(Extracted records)
§ §

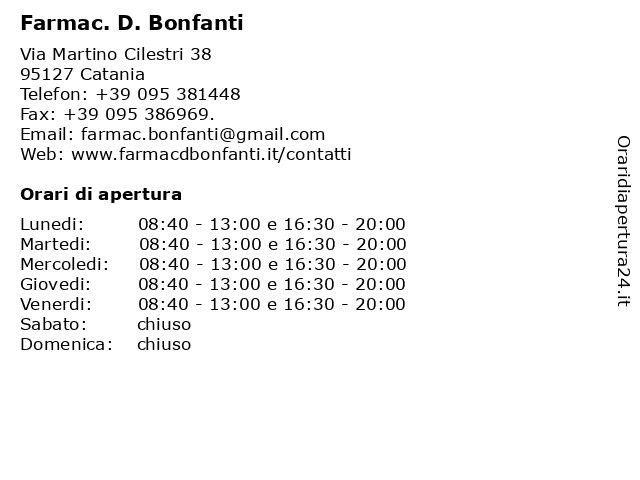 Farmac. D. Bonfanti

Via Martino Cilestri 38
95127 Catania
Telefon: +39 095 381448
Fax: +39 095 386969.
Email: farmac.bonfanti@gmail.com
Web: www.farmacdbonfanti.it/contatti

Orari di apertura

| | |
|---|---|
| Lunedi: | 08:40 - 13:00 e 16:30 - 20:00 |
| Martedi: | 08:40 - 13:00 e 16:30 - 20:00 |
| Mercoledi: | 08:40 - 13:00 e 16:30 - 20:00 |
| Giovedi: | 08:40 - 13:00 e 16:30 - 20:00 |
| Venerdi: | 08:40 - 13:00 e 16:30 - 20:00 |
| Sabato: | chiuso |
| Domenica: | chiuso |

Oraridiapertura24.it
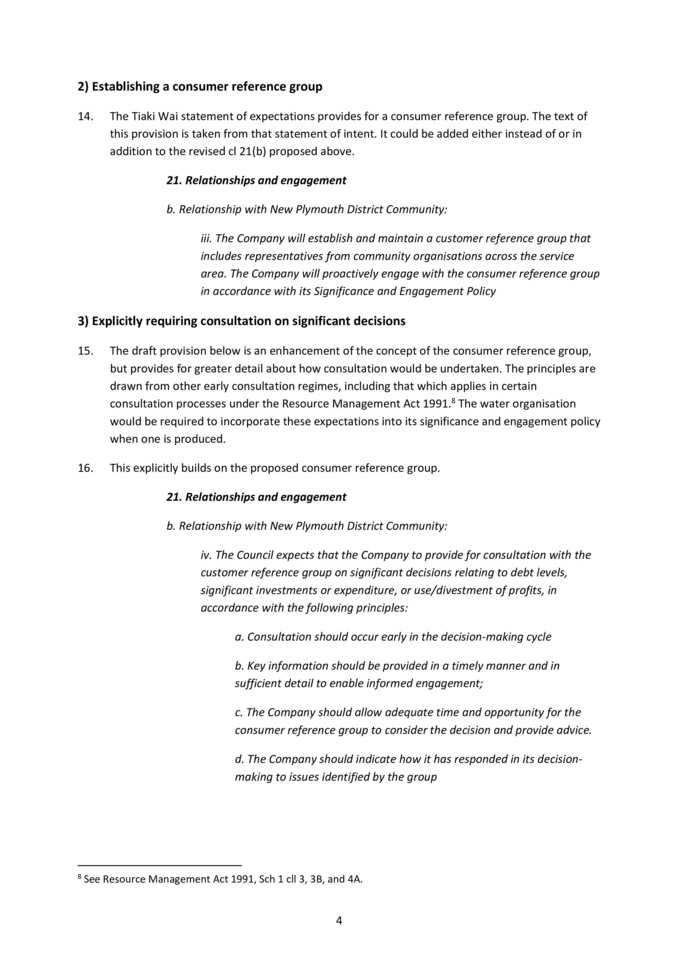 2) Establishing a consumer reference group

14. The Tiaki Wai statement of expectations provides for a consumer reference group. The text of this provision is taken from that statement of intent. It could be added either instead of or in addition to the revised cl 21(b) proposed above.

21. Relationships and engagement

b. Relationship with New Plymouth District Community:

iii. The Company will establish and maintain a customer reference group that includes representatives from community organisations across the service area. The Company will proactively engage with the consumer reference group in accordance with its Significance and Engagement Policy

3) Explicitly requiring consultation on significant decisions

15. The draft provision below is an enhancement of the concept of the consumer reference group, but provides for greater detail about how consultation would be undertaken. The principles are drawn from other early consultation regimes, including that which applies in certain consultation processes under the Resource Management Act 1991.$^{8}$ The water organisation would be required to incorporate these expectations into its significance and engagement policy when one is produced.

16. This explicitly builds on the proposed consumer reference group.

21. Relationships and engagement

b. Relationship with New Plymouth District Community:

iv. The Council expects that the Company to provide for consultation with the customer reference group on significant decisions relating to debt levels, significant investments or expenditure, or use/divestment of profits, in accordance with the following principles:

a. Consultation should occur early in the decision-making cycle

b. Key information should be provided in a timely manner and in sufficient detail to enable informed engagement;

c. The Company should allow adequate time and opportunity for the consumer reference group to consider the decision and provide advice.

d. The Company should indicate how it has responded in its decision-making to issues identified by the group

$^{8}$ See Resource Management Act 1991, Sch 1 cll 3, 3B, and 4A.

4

§ §

Return, from the data, each line where the string "decisions" occurs.

3) Explicitly requiring consultation on significant decisions
iv. The Council expects that the Company to provide for consultation with the customer reference group on significant decisions relating to debt levels, significant investments or expenditure, or use/divestment of profits, in accordance with the following principles:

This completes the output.